Medan (Humas) — Penyuluh Agama Islam Kantor Urusan Agama (KUA) Kecamatan Medan Labuhan, Khairul Anwar Saragi, S.HI, melaksanakan kegiatan bimbingan dan penyuluhan agama Islam melalui Kajian Subuh pada Subuh Ramadan ke-25 di Masjid Darul Ikhwan, Minggu (15/03/2026).

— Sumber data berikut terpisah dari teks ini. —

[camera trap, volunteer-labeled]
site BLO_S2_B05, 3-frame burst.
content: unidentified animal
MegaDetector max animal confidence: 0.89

Kegiatan tersebut diikuti oleh jamaah masjid yang hadir setelah pelaksanaan salat Subuh berjamaah. Dalam kajian tersebut, Khairul Anwar Saragi menyampaikan materi bertema “Urgensi Zakat” yang menekankan pentingnya zakat dalam kehidupan umat Islam, baik dari sisi ibadah maupun sosial kemasyarakatan.
Dalam penyampaiannya, ia menjelaskan bahwa zakat merupakan salah satu rukun Islam yang memiliki peranan penting dalam mewujudkan kesejahteraan sosial serta menumbuhkan kepedulian terhadap sesama.
“Zakat bukan hanya kewajiban bagi umat Islam yang telah memenuhi syarat, tetapi juga menjadi sarana untuk membersihkan harta dan menyucikan jiwa dari sifat kikir,” ujarnya di hadapan jamaah.
Ia juga menegaskan bahwa zakat memiliki dampak besar dalam menciptakan keseimbangan sosial di tengah masyarakat.
“Melalui zakat, kita diajarkan untuk peduli kepada saudara-saudara kita yang membutuhkan. Zakat menjadi salah satu jalan untuk mewujudkan pemerataan ekonomi serta memperkuat solidaritas sosial di tengah masyarakat,” jelasnya.
Selain itu, Khairul Anwar Saragi mengingatkan jamaah agar memanfaatkan momentum bulan suci Ramadan untuk meningkatkan berbagai bentuk ibadah, termasuk menunaikan zakat, infak, dan sedekah.
“Ramadan adalah waktu yang sangat tepat untuk memperbanyak amal kebaikan. Mari kita manfaatkan bulan yang penuh berkah ini dengan menunaikan zakat, infak, dan sedekah sebagai bentuk ketaatan kepada Allah SWT,” tambahnya.
Kegiatan Kajian Subuh ini merupakan bagian dari upaya penyuluh agama Islam KUA Kecamatan Medan Labuhan dalam memberikan pembinaan serta pemahaman keagamaan kepada masyarakat, khususnya selama bulan suci Ramadan.
Melalui kegiatan tersebut diharapkan masyarakat semakin memahami pentingnya zakat serta terdorong untuk menunaikannya sesuai dengan ketentuan syariat Islam, sehingga dapat membawa manfaat bagi kehidupan sosial dan keagamaan di tengah masyarakat.